Examinadores bajo presión constante
A pesar de ser los grandes señalados, los examinadores son también víctimas del sistema. En muchas provincias trabajan con una presión constante, enfrentando colas de aspirantes y exigencias políticas. La desigualdad territorial hace que algunas jefaturas estén saturadas mientras otras cuentan con menor carga.
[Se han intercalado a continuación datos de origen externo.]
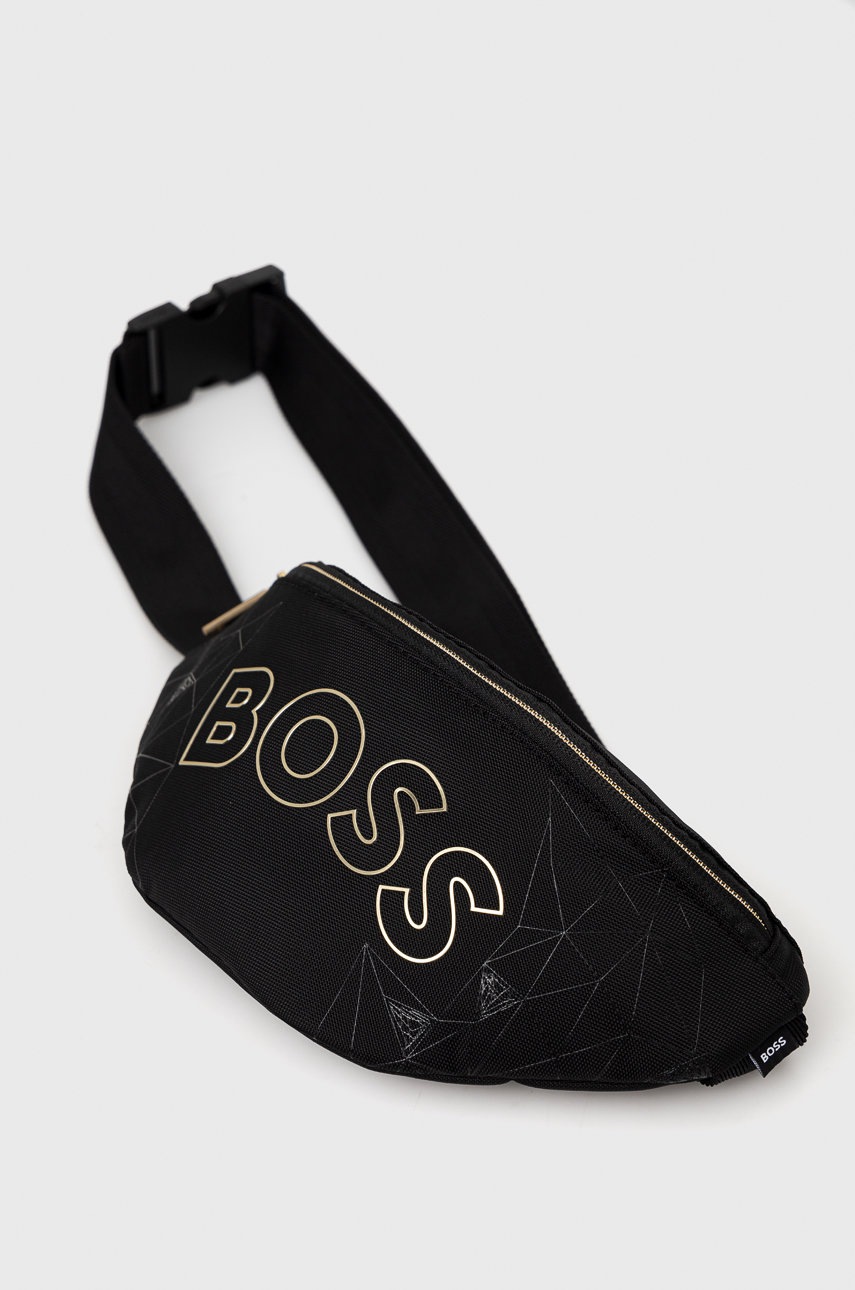 

Сумка на пояс BOSS цвет чёрный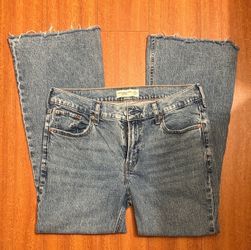 abercrombie and fitch jeans size 29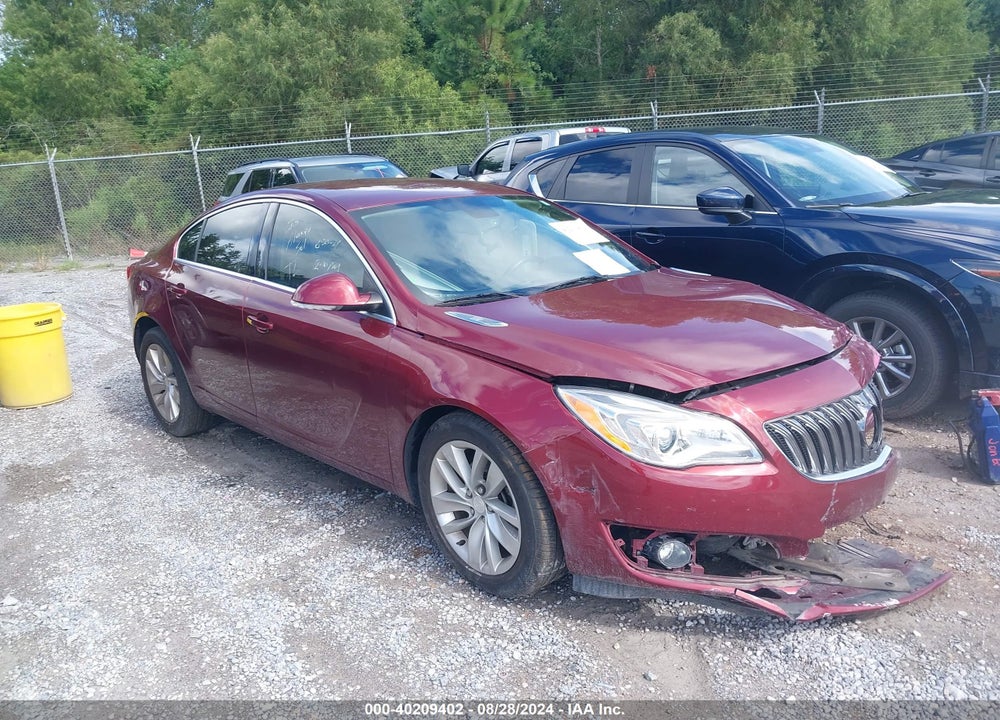 2016 BUICK REGAL TURBO PREMIUM II VIN: 2G4GS5GX1G9191920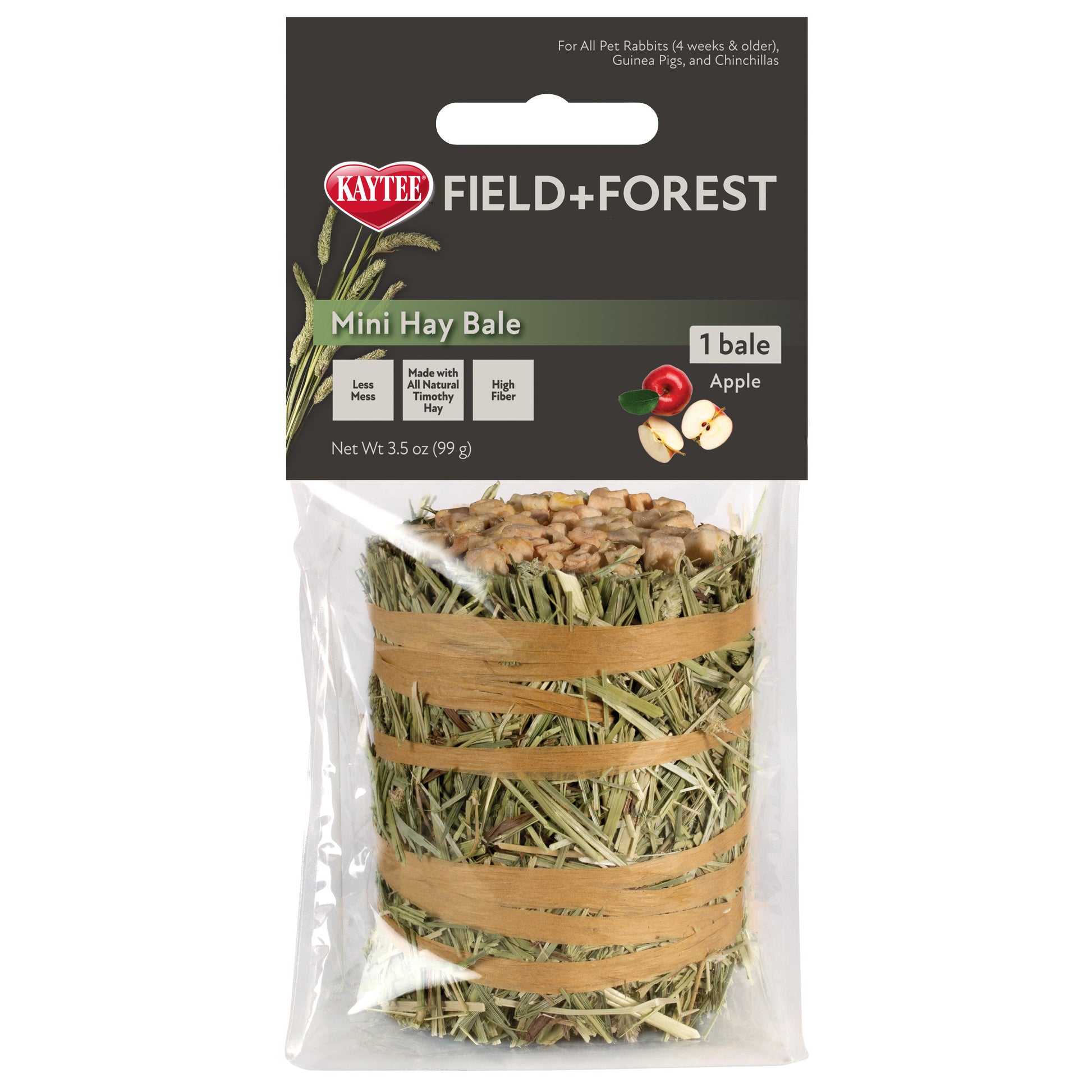 Kaytee Mini Hay Bales Apple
Qué está haciendo la DGT para revertir la situación
Convocatorias de nuevas plazas
La DGT ha convocado oposiciones para incorporar nuevos examinadores. Es una medida necesaria, pero lenta, ya que el proceso de selección y formación puede durar meses.
Planes de refuerzo y movilidad del personal
Se han implementado programas de refuerzo con personal itinerante y horas extraordinarias. En mi opinión, aunque estas acciones alivian temporalmente la presión, no solucionan el problema estructural de fondo.
Soluciones temporales y retos a futuro
También se han explorado acuerdos internos para redistribuir funciones y liberar examinadores de tareas administrativas. Sin embargo, el reto es mantener la calidad y la equidad del proceso mientras se recupera la capacidad operativa perdida.
Conclusión: hacia un equilibrio sostenible
La crisis de examinadores de la DGT refleja un problema de gestión de recursos humanos en un servicio público esencial. Alcanzar el equilibrio entre carga de trabajo, calidad del servicio y satisfacción ciudadana exige planificación, inversión y diálogo social.
En definitiva, solo con un refuerzo estructural y una visión a largo plazo se podrá garantizar un sistema de exámenes justo, accesible y eficiente para todos.